Dany Côté vient de sortir un ouvrage qui l’a profondément remué, L’Ascension-de-Notre-Seigneur, 100 ans sous le signe de la détermination. Les recherches effectuées en amont l’ont en effet plongé au coeur de ses racines.

Le livre le plus personnel de l’auteur Dany Côté

De tous les livres portant sa signature, aucun n’a touché Dany Côté aussi profondément que L’Ascension-de-Notre-Seigneur, 100 ans sous le signe de la détermination. Totalisant 230 pages grand format, ainsi que 220 photographies, cet ouvrage destiné à souligner le centenaire de cette communauté jeannoise l’a en effet rapproché de ses racines.

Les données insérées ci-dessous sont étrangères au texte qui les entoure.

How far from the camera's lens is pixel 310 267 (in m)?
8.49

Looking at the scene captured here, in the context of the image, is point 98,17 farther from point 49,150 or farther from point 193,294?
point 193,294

« C’était spécial de travailler sur ce projet. Après avoir écrit un roman et plusieurs livres d’histoire s’appuyant sur une démarche scientifique, cette fois, j’ai raconté un peu de mon histoire, en même temps que celle des autres. Au fil de mes recherches, j’ai découvert tellement de choses sur mes ancêtres. J’ai tracé plein de liens avec d’autres familles », a commenté l’historien, il y a quelques jours, à l’occasion d’une entrevue accordée au Progrès.

Il donne l’exemple de son grand-père, David Côté. On lui a appris qu’il était le parrain d’un enfant qui ne faisait pas partie du clan et qu’à la messe de minuit, peu d’hommes chantaient aussi bien. Autre découverte qui l’a remué : une photographie montrant son père à l’âge de 14 ou 15 ans. Comme la famille ne possédait pas un appareil photo à l’époque, Dany Côté ne savait pas à quoi ressemblait l’auteur de ses jours à l’adolescence.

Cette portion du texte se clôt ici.